The book, Thoughtful Adaptations to Change, is a modest pastoral attempt to explain philosophically why this change in western society has taken place. It explains how western culture reflects a transition from a pre-modern era, to a modern one during the 16th to 20th centuries, and then to a post-modern one during the latter part of the 20th century. The book explains how modernism was built upon the assumption that the scientific method developed by Francis Bacon was the best way to obtain knowledge about reality. During the modern period, it was assumed that truth was based on the existence of reality outside human consciousness and that such truth could be apprehended by making the right kinds of logical inquiry. It was believed objective reasoning could also be used to arrive at conclusions about the existence of God. Christian theology and mission grew exponentially during the modern period because of an appeal to the existence of objective reality and the human capacity to objectively apprehend reality, including the validity of the Holy Scriptures.

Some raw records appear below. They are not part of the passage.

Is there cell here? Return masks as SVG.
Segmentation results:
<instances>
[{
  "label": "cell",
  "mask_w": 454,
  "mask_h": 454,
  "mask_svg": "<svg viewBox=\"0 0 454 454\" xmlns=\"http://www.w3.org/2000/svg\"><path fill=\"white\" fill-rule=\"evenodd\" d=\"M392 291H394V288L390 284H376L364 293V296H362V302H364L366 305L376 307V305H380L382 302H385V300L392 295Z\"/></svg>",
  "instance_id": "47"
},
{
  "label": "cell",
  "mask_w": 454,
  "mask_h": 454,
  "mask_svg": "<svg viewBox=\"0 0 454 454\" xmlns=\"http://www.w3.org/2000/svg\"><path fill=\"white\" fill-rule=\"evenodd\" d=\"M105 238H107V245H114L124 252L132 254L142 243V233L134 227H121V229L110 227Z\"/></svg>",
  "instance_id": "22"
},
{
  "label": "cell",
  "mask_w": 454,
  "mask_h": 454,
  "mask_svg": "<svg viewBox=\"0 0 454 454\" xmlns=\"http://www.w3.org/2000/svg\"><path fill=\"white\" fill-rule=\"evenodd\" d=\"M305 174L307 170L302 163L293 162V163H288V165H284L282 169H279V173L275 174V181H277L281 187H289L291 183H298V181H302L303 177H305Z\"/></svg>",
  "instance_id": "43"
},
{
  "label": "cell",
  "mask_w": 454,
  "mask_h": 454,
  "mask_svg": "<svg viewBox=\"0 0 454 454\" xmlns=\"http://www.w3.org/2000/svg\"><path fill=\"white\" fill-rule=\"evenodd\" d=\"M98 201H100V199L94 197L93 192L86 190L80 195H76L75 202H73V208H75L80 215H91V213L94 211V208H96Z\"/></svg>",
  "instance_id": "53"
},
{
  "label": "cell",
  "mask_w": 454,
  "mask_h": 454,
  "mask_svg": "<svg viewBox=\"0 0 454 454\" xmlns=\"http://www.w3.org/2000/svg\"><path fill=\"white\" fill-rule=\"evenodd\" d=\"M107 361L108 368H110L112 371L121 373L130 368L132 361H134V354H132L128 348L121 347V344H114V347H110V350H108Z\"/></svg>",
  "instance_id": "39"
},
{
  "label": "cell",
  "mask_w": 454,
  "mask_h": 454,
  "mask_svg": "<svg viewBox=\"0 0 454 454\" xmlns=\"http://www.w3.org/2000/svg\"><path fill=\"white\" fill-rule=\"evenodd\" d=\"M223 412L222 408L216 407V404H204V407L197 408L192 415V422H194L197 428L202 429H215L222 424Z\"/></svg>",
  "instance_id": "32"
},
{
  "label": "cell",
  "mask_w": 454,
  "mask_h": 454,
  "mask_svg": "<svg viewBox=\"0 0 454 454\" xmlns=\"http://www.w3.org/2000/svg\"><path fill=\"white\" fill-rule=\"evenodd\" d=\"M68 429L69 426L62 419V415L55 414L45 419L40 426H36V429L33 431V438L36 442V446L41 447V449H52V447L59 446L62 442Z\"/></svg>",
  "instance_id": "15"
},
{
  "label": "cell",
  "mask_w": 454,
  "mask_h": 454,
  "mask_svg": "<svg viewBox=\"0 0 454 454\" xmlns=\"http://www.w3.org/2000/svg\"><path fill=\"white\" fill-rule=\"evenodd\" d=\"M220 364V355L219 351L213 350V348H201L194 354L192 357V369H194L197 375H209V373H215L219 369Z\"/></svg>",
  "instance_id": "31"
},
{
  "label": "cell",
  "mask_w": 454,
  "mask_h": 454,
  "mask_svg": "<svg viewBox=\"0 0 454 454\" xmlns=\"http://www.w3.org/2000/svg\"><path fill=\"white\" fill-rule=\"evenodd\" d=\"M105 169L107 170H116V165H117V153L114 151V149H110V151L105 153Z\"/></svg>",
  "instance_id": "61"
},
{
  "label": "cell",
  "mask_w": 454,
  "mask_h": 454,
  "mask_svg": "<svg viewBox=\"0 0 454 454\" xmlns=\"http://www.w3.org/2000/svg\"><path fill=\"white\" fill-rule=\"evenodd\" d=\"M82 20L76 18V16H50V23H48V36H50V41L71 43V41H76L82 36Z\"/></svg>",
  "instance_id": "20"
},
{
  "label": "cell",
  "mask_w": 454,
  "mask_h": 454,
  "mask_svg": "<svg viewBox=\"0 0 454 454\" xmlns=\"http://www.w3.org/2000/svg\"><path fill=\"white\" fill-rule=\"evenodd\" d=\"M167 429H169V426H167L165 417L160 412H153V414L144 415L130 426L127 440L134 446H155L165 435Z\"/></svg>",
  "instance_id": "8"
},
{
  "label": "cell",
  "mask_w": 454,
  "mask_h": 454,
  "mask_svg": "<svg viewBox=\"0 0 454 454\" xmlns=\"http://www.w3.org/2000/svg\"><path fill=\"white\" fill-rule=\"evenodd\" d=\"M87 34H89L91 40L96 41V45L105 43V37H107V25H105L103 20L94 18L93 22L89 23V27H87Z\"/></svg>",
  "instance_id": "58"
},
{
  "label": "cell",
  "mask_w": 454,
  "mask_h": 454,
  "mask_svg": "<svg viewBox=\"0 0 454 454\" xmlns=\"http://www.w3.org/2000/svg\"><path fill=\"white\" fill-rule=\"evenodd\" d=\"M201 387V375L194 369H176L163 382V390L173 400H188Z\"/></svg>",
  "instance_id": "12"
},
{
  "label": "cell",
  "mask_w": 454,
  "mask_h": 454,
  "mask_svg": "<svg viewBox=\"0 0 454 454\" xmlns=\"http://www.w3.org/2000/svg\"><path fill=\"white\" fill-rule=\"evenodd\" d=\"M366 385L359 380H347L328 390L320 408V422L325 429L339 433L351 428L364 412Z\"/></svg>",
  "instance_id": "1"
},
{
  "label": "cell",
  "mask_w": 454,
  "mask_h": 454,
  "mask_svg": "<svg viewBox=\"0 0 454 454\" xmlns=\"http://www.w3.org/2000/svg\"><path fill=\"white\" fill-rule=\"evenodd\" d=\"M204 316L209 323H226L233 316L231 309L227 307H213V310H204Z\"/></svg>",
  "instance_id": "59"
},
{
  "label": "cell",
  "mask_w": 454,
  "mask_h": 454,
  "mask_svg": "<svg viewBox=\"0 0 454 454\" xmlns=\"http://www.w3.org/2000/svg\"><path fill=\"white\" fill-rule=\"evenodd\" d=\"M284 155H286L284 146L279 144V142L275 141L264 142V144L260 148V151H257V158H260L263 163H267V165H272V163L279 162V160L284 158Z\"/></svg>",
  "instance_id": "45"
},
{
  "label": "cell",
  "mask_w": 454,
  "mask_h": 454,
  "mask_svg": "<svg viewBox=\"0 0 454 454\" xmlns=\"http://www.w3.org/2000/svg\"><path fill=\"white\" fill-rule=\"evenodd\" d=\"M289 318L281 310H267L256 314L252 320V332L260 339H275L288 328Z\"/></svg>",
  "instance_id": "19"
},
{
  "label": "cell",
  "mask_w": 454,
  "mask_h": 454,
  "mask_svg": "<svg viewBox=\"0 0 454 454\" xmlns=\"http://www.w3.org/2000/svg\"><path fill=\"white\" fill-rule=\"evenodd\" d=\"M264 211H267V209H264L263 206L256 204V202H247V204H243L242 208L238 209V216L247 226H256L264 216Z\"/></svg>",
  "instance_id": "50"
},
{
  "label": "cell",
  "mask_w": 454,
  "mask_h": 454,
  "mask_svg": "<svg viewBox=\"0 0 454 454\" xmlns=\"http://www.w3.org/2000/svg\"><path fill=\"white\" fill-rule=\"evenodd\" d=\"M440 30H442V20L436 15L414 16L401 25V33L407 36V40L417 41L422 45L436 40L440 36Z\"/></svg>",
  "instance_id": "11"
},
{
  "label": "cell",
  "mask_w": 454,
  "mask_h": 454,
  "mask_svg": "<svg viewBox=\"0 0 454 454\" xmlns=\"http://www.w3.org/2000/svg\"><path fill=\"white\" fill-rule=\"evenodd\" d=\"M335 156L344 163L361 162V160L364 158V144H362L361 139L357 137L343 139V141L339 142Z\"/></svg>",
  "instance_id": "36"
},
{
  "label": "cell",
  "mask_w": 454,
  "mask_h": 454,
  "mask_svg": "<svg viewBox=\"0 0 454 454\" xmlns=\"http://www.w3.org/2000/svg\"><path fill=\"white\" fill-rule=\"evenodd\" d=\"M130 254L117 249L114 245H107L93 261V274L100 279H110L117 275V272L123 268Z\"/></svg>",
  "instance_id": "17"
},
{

But the book also explains the limitations of scientific approaches to the comprehension of reality and faith during this period. It shows how the development of postmodernism was a natural result of the limitations of the scientific method to explain reality. Though postmodernism rejects the concept of absolute truth outright, which produces all kinds of difficulties in its own way, it successfully demonstrates that the scientific method is not adequate in explaining every aspect of reality. And this, of course, applies to faith toward God.as well. For example, Christians readily agree that science alone is never adequate to establish faith in God. There is a dimension of faith that is much more than the human ability to comprehend the nature of truth — that it comes by supernatural revelation from God. (i.e. Hebrews 11:6).
To be sure, as the book illustrates, there is much that has been lost in our world through the move toward postmodernism — simply because of the loss of the idea of objective truth in our day. Postmodernism has opened the way to various speculations about the nature of reality chiefly landing on the side of subjectivism — that everyone has their own idea of what constitutes truth and reality. This has made it difficult for Christians to present good reasons for faith, as in the modern era. In this context the Christian faith is just one more amidst the cacophony of voices about that which is true. People are inclined to listen to those who really demonstrate that they care, rather than to those who profess to know what is true. Postmodernism has changed the way Christians think and relate to the world. It’s good that Christians are challenged to be more caring, but it’s not good that they tend to be less concerned about the accurate understanding of Scripture and its applications to daily life.
Many who have read the book report on new insight and understanding about why western culture has become increasingly secular in these times. They also have spoken of its value in helping Christians understand how they can be more fruitful and effective in living out and sharing the good news of Christian faith. With these testimonies in mind, I am confident that the book is able to make a valuable contribution to the education of young and old and a more vibrant faith . I am hopeful that the book will gain a hearing among Christians both in the church and among those who are studying how to be better ministers of the gospel in these times. Hopefully pastors, small group leaders, and Bible College professors will benefit a lot from the insights that have been explained in this project.